A Reforma Tributária aprovada na Câmara dos Deputados pode trazer mudanças significativas no funcionamento da economia brasileira, caso também passe no Senado Federal. A principal alteração se concentra na criação do Imposto sobre Bens e Serviços (IBS), um texto único para substituir os complexos tributos estadual (ICMS) e municipal (ISS). A reforma cumpre com seu papel de desburocratização da relação de consumo e aumenta a transparência — facilitando o entendimento da população sobre aquilo que ela paga ao comprar um determinado produto. Porém, deixa de atacar um ponto fundamental da discussão acerca da tributação no país: a diminuição da desigualdade social.
Na semana passada, deputados federais tiveram uma nova oportunidade para mudar um pouco da realidade atual, na qual o grupo dos 1% mais ricos tem um rendimento médio 39 vezes maior do que a média daqueles incluídos nos 40% mais pobres do país: R$ 20,6 mil contra R$ 527, de acordo com o IBGE. Não o fizeram. Pela proposta de emenda do deputado federal Ivan Valente (PSol-SP), fortunas entre R$ 10 milhões e R$ 40 milhões seriam taxadas em 0,5%. O percentual dobraria para 1% para patrimônios entre R$ 40 milhões e R$ 80 milhões. Quem ultrapassa a barreira dos R$ 80 milhões teria que pagar 1,5% de alíquota.
O texto precisava de 257 votos para passar, mas recebeu apenas 136 — a maior parte dos favoráveis foram parlamentares de esquerda e centro-esquerda. Além de aumentar a arrecadação do país, sobretudo em um momento de pressão por corte de gastos, a medida serviria para passar um recado à sociedade. A mensagem de que desigualdades tão volumosas não devem ter mais espaço no mundo contemporâneo.
A negação da emenda era esperada. Ainda assim, merece questionamentos. A própria Constituição Federal, em seu artigo 153, prevê que "compete à União instituir impostos sobre grandes fortunas, nos termos de lei complementar". Essa legislação, no entanto, nunca saiu do papel e ajuda a manter 63% da riqueza do país nas mãos de 1% da população, segundo relatório elaborado pela Oxfam Brasil.

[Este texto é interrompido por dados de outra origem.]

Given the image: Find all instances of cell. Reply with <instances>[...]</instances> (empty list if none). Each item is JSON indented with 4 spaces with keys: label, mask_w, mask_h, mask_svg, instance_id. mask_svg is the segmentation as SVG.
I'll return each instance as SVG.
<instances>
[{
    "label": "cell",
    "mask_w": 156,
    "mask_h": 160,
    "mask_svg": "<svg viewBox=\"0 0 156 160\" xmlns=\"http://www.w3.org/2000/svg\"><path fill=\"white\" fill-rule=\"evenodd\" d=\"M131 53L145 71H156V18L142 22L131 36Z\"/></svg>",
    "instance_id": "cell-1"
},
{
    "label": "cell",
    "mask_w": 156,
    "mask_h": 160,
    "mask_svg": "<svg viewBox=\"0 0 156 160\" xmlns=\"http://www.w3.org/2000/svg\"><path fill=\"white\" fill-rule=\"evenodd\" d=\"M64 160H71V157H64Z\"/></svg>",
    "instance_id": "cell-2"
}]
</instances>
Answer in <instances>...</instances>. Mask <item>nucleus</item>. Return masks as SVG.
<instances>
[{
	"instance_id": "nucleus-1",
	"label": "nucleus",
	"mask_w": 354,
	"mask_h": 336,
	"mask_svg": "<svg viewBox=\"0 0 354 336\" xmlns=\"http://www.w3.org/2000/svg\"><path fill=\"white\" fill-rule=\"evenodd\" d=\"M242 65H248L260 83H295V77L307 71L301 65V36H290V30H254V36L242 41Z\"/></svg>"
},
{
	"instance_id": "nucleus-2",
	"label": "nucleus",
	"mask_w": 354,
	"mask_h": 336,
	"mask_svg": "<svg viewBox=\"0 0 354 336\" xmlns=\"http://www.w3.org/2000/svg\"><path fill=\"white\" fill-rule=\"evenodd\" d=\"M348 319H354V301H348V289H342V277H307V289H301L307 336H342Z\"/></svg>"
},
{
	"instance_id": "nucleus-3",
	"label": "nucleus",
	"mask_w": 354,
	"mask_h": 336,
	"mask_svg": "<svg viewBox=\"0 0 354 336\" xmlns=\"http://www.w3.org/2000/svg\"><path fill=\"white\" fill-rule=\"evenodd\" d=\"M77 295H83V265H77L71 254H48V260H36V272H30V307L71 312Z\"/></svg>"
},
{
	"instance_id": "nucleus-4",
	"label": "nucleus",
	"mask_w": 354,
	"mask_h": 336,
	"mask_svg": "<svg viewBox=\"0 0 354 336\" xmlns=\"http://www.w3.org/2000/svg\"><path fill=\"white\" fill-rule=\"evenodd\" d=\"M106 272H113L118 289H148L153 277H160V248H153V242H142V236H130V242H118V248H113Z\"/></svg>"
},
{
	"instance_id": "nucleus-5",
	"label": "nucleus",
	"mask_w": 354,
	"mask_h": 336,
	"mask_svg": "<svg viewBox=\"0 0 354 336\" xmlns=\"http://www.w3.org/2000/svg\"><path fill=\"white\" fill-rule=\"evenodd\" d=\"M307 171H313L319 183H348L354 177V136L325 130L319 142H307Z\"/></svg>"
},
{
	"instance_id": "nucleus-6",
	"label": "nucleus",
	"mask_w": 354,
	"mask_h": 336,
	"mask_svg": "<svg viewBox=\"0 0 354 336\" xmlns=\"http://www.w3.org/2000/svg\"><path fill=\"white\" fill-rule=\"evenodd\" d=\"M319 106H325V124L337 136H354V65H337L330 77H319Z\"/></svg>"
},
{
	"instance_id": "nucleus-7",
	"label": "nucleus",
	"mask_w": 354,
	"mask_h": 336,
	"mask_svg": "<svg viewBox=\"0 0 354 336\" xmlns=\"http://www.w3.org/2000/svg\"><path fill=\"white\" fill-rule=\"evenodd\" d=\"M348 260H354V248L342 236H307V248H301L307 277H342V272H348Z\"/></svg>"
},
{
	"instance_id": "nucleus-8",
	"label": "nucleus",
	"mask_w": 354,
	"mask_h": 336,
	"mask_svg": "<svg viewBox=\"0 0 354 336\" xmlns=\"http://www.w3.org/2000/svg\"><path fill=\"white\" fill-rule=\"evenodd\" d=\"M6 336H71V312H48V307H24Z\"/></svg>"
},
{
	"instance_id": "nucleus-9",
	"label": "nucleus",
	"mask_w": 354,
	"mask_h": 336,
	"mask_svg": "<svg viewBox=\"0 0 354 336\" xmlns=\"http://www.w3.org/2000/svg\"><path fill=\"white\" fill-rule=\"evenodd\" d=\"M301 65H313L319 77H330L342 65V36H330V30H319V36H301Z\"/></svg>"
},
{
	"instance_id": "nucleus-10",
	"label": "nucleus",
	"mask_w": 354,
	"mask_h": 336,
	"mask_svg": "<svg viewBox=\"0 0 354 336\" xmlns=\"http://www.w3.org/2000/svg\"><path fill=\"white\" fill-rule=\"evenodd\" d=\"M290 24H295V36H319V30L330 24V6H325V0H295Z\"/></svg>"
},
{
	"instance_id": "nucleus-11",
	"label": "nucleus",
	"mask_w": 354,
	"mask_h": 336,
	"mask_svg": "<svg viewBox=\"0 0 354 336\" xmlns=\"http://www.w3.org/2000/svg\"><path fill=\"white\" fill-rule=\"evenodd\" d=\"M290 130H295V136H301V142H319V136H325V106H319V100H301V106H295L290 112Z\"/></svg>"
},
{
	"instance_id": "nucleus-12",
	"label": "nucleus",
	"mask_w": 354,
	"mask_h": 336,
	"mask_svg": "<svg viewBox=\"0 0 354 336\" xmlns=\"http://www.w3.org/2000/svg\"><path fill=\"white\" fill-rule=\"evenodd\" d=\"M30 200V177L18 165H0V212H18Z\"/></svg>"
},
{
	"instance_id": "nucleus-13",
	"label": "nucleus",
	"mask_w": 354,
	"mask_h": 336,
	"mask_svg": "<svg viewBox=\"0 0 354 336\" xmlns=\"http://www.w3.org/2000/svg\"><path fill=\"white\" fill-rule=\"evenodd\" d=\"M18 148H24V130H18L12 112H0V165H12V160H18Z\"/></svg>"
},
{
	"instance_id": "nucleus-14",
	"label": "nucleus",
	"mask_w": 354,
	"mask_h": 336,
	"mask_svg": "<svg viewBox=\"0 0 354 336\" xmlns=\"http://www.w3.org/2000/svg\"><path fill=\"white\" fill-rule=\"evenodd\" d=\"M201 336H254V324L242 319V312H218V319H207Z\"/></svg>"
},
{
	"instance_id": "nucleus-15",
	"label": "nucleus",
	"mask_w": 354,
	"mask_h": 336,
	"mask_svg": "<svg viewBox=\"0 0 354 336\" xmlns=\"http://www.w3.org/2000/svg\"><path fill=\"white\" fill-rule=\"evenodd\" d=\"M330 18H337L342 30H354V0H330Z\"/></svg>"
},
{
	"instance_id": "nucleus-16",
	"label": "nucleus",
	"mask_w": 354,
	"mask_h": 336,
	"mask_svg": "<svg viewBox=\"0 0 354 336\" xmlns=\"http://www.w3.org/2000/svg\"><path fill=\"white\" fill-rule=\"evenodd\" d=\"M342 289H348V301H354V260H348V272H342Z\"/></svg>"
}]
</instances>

Um contraponto é importante. Especialistas, como o ex-consultor do FMI Isaias Coelho, avaliam que a taxação das grandes fortunas não é a medida mais aconselhável para aumentar a arrecadação do país e equilibrar o caixa. Há um temor do mercado financeiro de que a medida, caso colocada em vigor, aumentasse as chances de investidores retirarem capital do país, o que pressionaria a economia interna e limitaria a efetividade do imposto.
Em uma segunda análise, vale discutir outra medida ignorada pela Reforma Tributária: a revisão da tabela do Imposto de Renda da Pessoa Física (IRPF). Hoje, no Brasil, qualquer pessoa com vencimentos acima de R$ 4.664,68 paga uma alíquota de 27,5%, independentemente de ganhar R$ 5 mil por mês ou R$ 300 mil, usando uma comparação básica. Na prática, não há diferença no imposto pago entre um trabalhador de classe média ou alguém que fature milhões por ano.
Quando estava em campanha em 2022, Lula prometeu isentar do IRPF todos os trabalhadores que ganham até R$ 5 mil — a medida hoje alcança quem recebe até R$ 2.259,20. É bem verdade que essa política pública não depende unicamente do governo federal, já que requer árdua articulação com o Congresso. No entanto, medidas como a adotada pelo Planalto na votação da taxação das grandes fortunas — na qual o governo liberou os partidos de sua base para definir as posições de suas bancadas — não ajudam a diminuir a reconhecida desigualdade social e soam incoerentes.